Most file-sharing programs aren't the most upstanding citizens of the computing world. Yes, the entertainment industry hates them for the way they're used to download movies and albums without paying -- but many of these programs also fail to treat their own users well, often installing an unadvertised, unwanted load of advertising and spyware.
BitTorrent is different. This free, open-source program offers a spyware- and nuisance-free installation. And while it is certainly handy for downloading movies and other copyrighted material for free, it's also increasingly used to distribute software and entertainment legally.
This makes BitTorrent (www.bittorrent.com
) not only a fascinating test case for legal experts, but it also looks a lot like the logical fusion of peer-to-peer file-sharing and traditional downloading. It's too robust to stamp out with lawsuits, but too effective not to adopt for commercial use.
BitTorrent works by enlisting everybody into the file-distribution process. A BitTorrent download starts when you click on a ".torrent" link on a Web page, in an e-mail or some other document. That link gets handed off to your BitTorrent program, which follows that link to a "tracker" computer. (BitTorrent doesn't have any file-search capability built in; you must find these .torrent links yourself.)
The tracker, in turn, points your copy of BitTorrent to a random grouping of other BitTorrent users who have the file you want. Your copy then starts downloading, assembling all these disparate chunks into a perfect copy of the original. But once you have part of the file on your computer, BitTorrent also begins uploading that to other people who come looking for it.
This uploading continues until you close the BitTorrent program.
The net effect of this is a vast increase in the resources available to distribute a file -- instead of the limit being one Web site's own Internet connection, you can theoretically put the entire bandwidth of the Internet to work. The original distributor of the file needs to upload it only once, after which everybody else takes care of the work -- and as more people download it, the torrent picks up speed.
This approach is overkill for a three-minute song, but for a 30-minute sitcom or a two-hour movie, it's highly effective.
As a result, the Motion Picture Association of America is less than thrilled about that particular use. It has taken tracker sites to court for their role in pointing users to movie downloads. As part of one settlement, it took over one such site, LokiTorrent.com, and turned it into an online billboard warning users of the legal risks they faced.
But the Washington-based lobby hasn't sued BitTorrent's developer, Bram Cohen of Bellevue, Wash., nor has it gone after individual BitTorrent users. (Full disclosure: For research purposes, I've used BitTorrent to grab two episodes of "The Simpsons" and Jon Stewart's famously combative "Crossfire" appearance.)
"There are good and bad uses for this technology," said David Green, the MPAA's vice president for technology and new media. The association is instead focusing on the people who have gone out of their way to help others download movies -- "the people who are bringing together the people who want infringing material," as he put it.
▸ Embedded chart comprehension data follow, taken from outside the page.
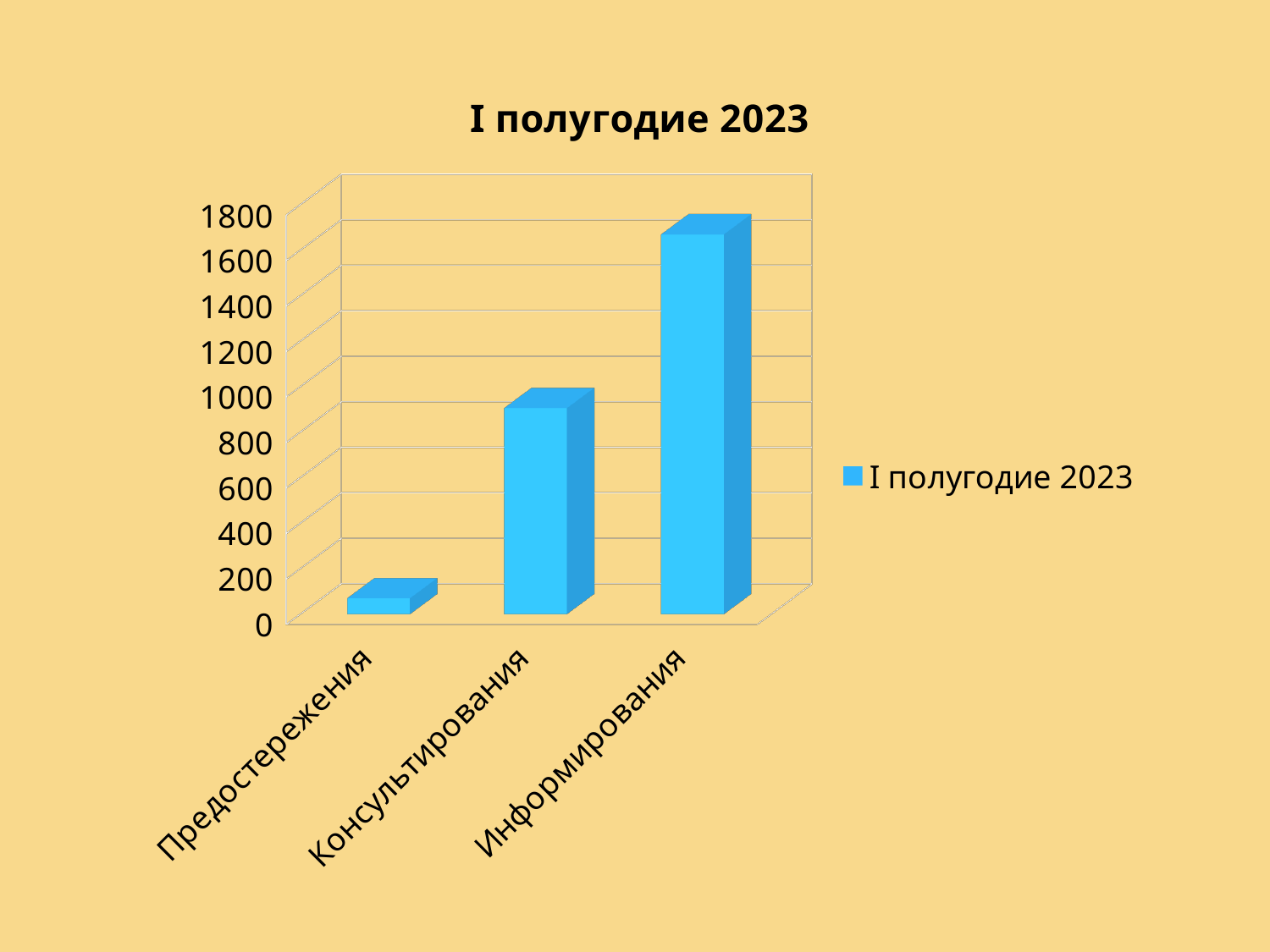
How many series does the legend list? 1 Which category has the lowest value? Предостережения Which category has the highest value? Информирования Do the values rise or fall from left to right along the x axis? rise What kind of chart is shown on the slide? bar chart Which is larger, the value for Консультирования or the value for Предостережения? Консультирования How many categories are shown on the x axis of the chart? 3 Is the value for Консультирования greater or less than 600? greater What is the title of the chart? I полугодие 2023 Is the value for Информирования greater or less than 1400? greater Is the value for Консультирования greater or less than 1000? less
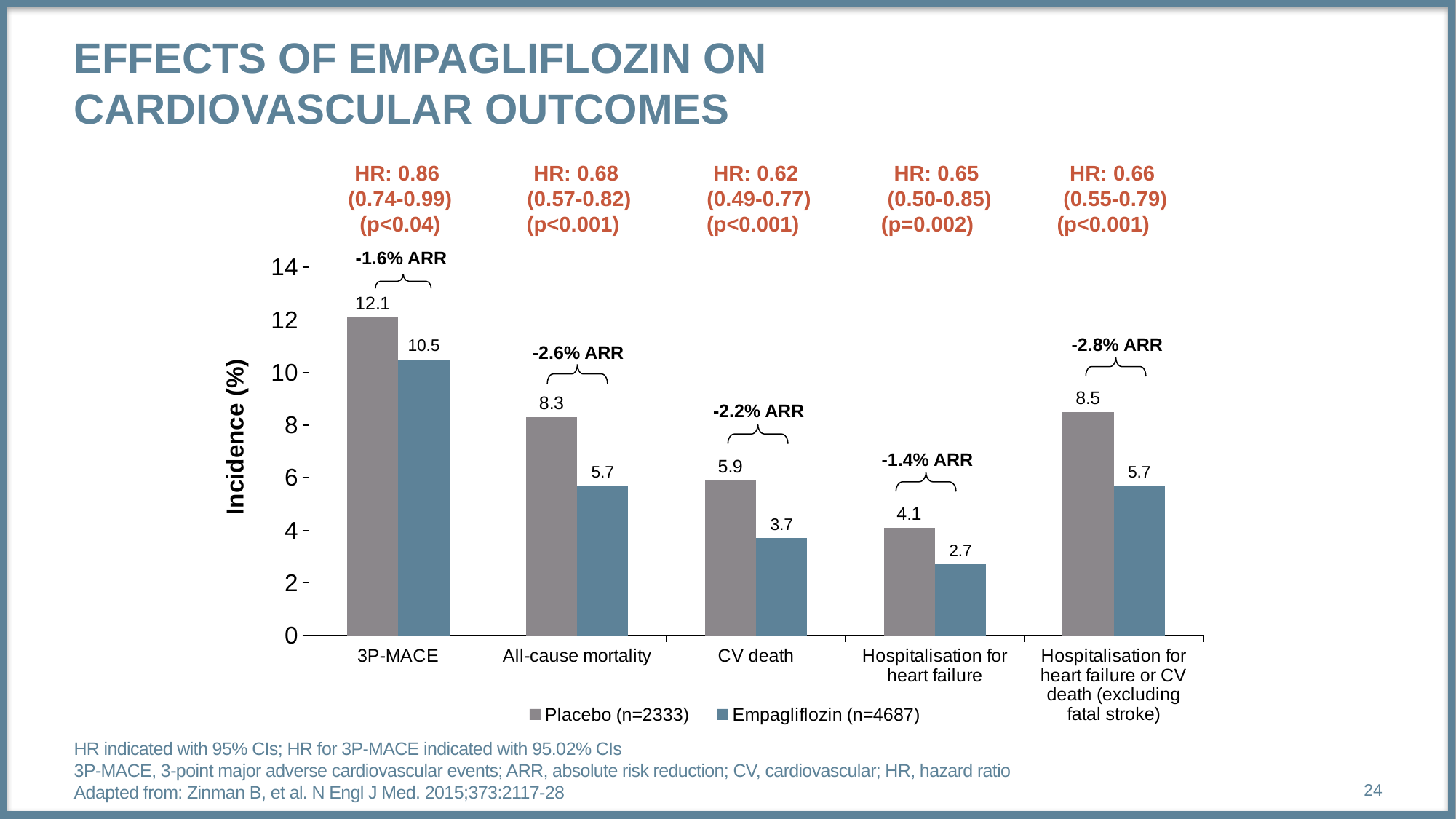
What is the incidence for Placebo in the 3P-MACE category? 12.1 Which category has the highest Placebo incidence? 3P-MACE What is the incidence for Empagliflozin in the Hospitalisation for heart failure category? 2.7 What is the hazard ratio shown above the CV death category? 0.62 How many outcome categories are shown on the x axis? 5 Which category has the lowest Empagliflozin incidence? Hospitalisation for heart failure Which is larger: the Placebo incidence for CV death or the Empagliflozin incidence for All-cause mortality? Placebo incidence for CV death What kind of chart is shown on the slide? Bar chart What is the label of the y axis? Incidence (%) What is the difference between the Placebo and Empagliflozin incidence for All-cause mortality? 2.6 What is the incidence for Empagliflozin in the CV death category? 3.7 How many series does the legend list? 2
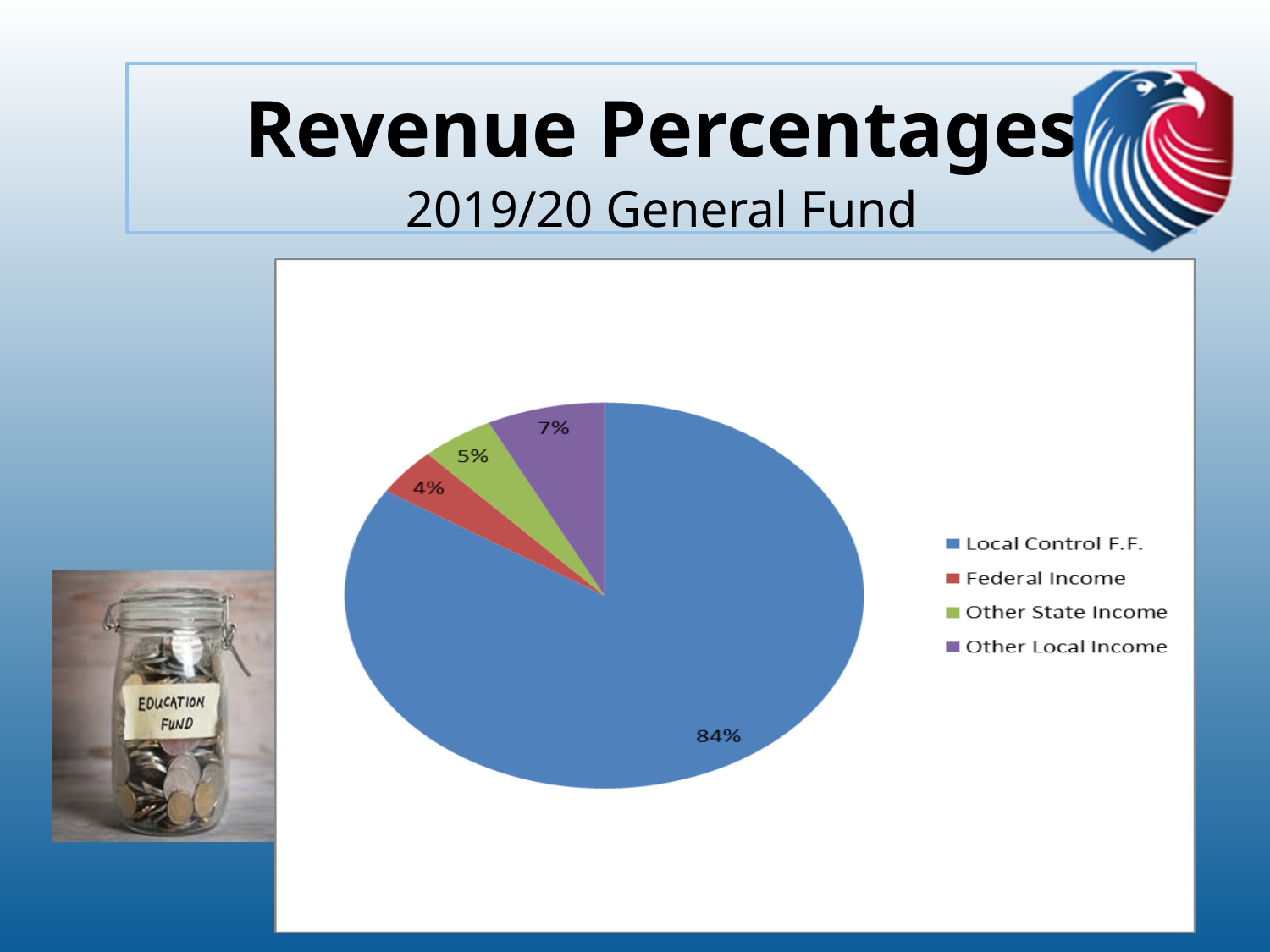
Which is larger, the share for Other State Income or the share for Other Local Income? Other Local Income What percentage of revenue comes from Other State Income? 5% What kind of chart is shown on the slide? pie chart What percentage of revenue comes from Other Local Income? 7% What colour is the Other State Income slice? green How many slices does the pie chart have? 4 What is the difference in percentage points between Other Local Income and Federal Income? 3 What percentage of the 2019/20 General Fund revenue comes from Local Control F.F.? 84% How many entries does the legend list? 4 Which revenue source has the largest share of the pie? Local Control F.F. Which revenue source has the smallest share of the pie? Federal Income What percentage of revenue comes from Federal Income? 4%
This represents a shift from previous practices, in which the MPAA, the Recording Industry Association of America (news - web sites) and other groups have tried to have entire products -- for example, the first Diamond Rio MP3 player or the networked ReplayTV (news - web sites) video recorder -- taken off the market.
One reason for this change of heart may be that in BitTorrent, unlike many other file-sharing programs, legitimate use doesn't amount to a token minority. It's central to this program's existence.
Developers of versions of the Linux (news - web sites) operating system were some of the first to jump on BitTorrent as a way to ship out vast amounts of data. A Linux distribution can easily span four CD-ROMs; instead, companies such as Red Hat offer BitTorrent downloads of their work.
Independent musicians can also use BitTorrent to provide free samples. The Web site of the South by Southwest music festival (2005.sxsw.com/
geekout/sxsw4pod/) uses BitTorrent to offer a 2.6-gigabyte compilation of songs by artists playing at this Austin event. (In an unplanned demonstration of how BitTorrent doesn't always function at top speed, that torrent was more of a glacier Tuesday night, with too few users to serve up bits of the file.)
BitTorrent hasn't been the most approachable program ever, but the 4.0 version released Tuesday offers a far cleaner interface: Simple play/pause buttons start and stop downloads, while a slider control regulates your uploading bandwidth.
Rough edges still lurk behind that front end, though. The Windows installer doesn't ask where you want the program parked on your system, and the dialogue box to select a download directory suffers from an awkward, multi-pane perspective of your file system. (A Linux version is also provided, with an earlier version available for Mac OS X (news - web sites).)
Since BitTorrent is open-source, you can also use other programs that incorporate its code to perform the same task -- or entirely different functions. For example, a Mac program with the unlikely name of Goombah (www.goombah.com
) uses torrent file-transfers to analyze your iTunes music library, then recommend other songs.
The MPAA may be able to drive BitTorrent movie downloads into what Green called "the dark corners of the Internet," but this program isn't going to go away. It might, however, be just what movie studios and record labels need to market and distribute their own content efficiently on the Web.